39:33 - So how about we do this in a little less arbitrary way. Oh yeah, and avoid double dipping. I’ve also seen people do things, like, actually, I’ve seen Trevor do it. Any day, any month, any annual. Are those independent pieces of information? No. He’s put in the same data three times as three different constraints. I love Trevor but I don’t always agree with all of his choices.

40:05 - But he’s not the only one who’s done that, I’ve seen lots of people do this. This animation is kind of meant to give an example of something I think is intuitive to a lot of people, which is when we have high frequency automated measurements that may make thousands and thousands of observations per year, it doesn’t actually mean that we have thousands and thousands of pieces of information. Here I am starting with a full data set that’s not thinned, and I’m thinning it by half each time, and I’m looking at how the autocorrelation changes and you can also just visually look and see that when I first did this initially, I’m not actually losing much information, even though I’m halfing the sample size every single time. So, the point there is when we put in a high frequency automated measurements in space or time and we ignore our auto correlation we’re giving them too much weight, partly because the observations are not independent. So here, for that simple simulated example, I’m actually plotting log number of observations, log autocorrelation, and saying that there’s just a strong trade off between how as I’m fitting, how the autocorrelation is changing, such that the effective sample size in the data does not change nearly as quickly as the reduction.

41:44 - In some sense, it’s the the effective sample size that’s closer to a real measure of the information contribution of a data set. I guess the point there is treat the uncertainties in data appropriately when you try to combine multiple pieces of information. Things like when you have repeated measures data include the fact that it is repeated measures data. If you ignore the autocorrelation in space and time you will give a lot of these automated data sets much more weight than they deserve. If you treat each observation as independent you’re really inflating it.

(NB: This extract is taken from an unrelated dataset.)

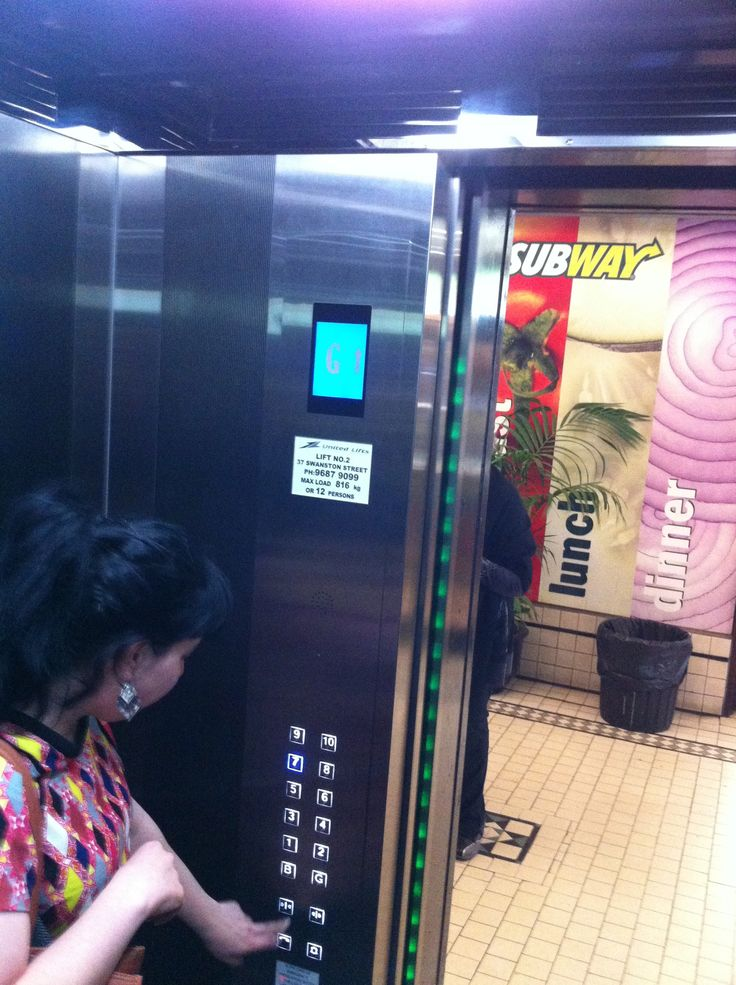 The new and improved elevator.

42:22 - That’s one of the reasons that these automated measurements can swamp other measurements because if done naively we can treat as independent and inflate their importance. The other thing that we can think about is when someone goes out and puts a flux tower up or puts any other sort of automated measurement up, and I do have data loggers running out lots of places, I usually put out one sensor. I may have a lot of time series information, but I have sample size of one. So at the the same time, if you think about it, if I have sampling uncertainty, how do we even estimate my sampling uncertainty if I only take one sample? That’s another thing that’s interesting, again, it effects why he need to think about the uncertainty in these sorts of measurements appropriately. So if you have high temporal resolution information that’s unreplicated, how do you deal with the fact that you don’t know its replication? In fact if you believe that there’s some overall mean that you’re sampling from and you don’t know where you’ve drawn from that distribution, where you happen to set up your data logger, you can essentially treat that as a bias.

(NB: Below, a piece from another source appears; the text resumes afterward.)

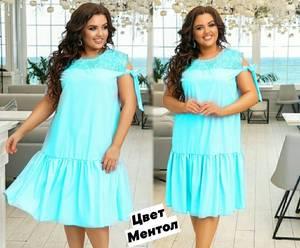 Платье короткое летнее Я7942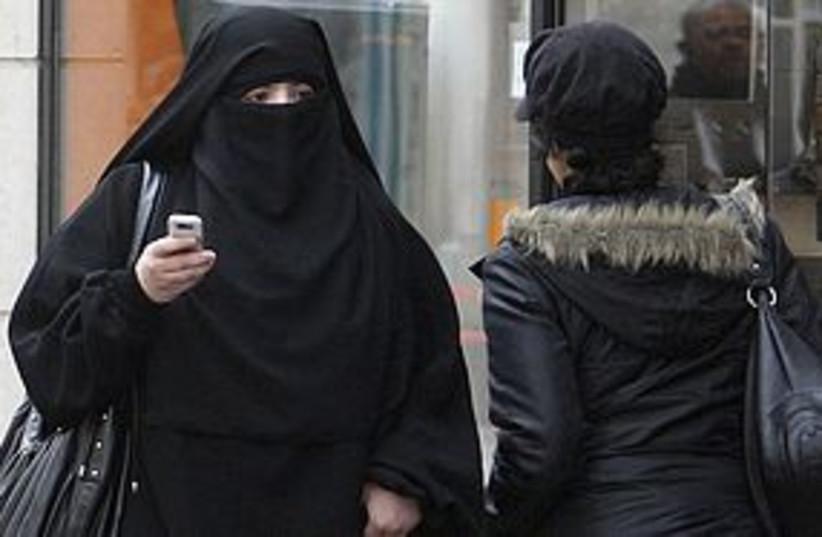burka 311 (photo credit: REUTERS)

43:42 - So, think about it this way, if I had unlimited money and I set up a dozen flux towers I could get a could get a good estimate of their sample mean and their variability and it’s really that overall landscape mean that I’m interested in. If I happened to have put up that tower then all of the information I’m collecting at that tower has some bias associated with it and I don’t know what bias is because I don’t have any sampling. If I have any way of estimating that sampling uncertainty, I sure as heck should put an informative prior on it. If I have an uninformed prior, essentially, the whole thing blows up. I’ve never even tried that. But, in some sense, that’s something that you would want to think about.

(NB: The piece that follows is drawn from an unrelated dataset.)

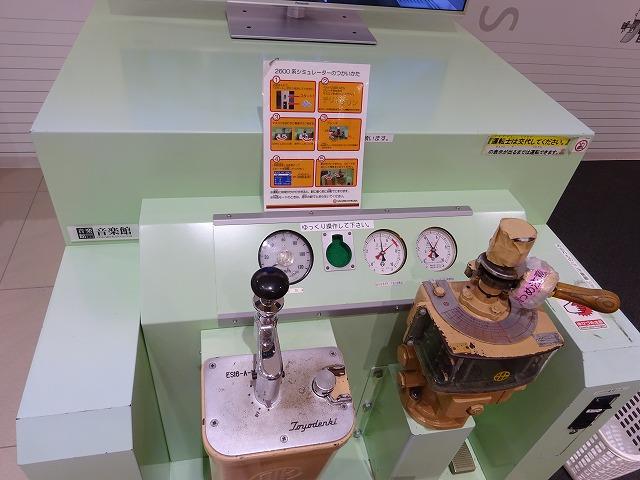 SANZEN-HIROBA2600系シミュレーター運転席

44:42 - How do you account for that? And then the other thing I want to focus more on for the rest of this lecture is systematic errors. This gives kind of a hint of it. By chance I’ve set up some place that’s slightly different than average but every place I’ve set up is slightly different from average. But, there’s also lots of measurement techniques out there that are, themselves, have some errors associated with them. The important thing about systematic errors is they don’t average out. So we talked about if you treat data independently, it over-inflates its information.

45:21 - If I can account for it’s autocorrelation I can reduce that but I still have this property that random errors will average out. But if there’s also a systematic error I can have 17,000 observations a year. The random component of that will essentially go to zero at the end of the year, but any systematic errors that I have in that observation persist, no matter how many observations I pick. You’ve got summarized data, every single second I could take an observation on a process, but if the way I’m taking that observation is biased, I’m still getting a biased estimate. Something happened to me when I was a post-doc, one of the first times I tried to constrain a process model.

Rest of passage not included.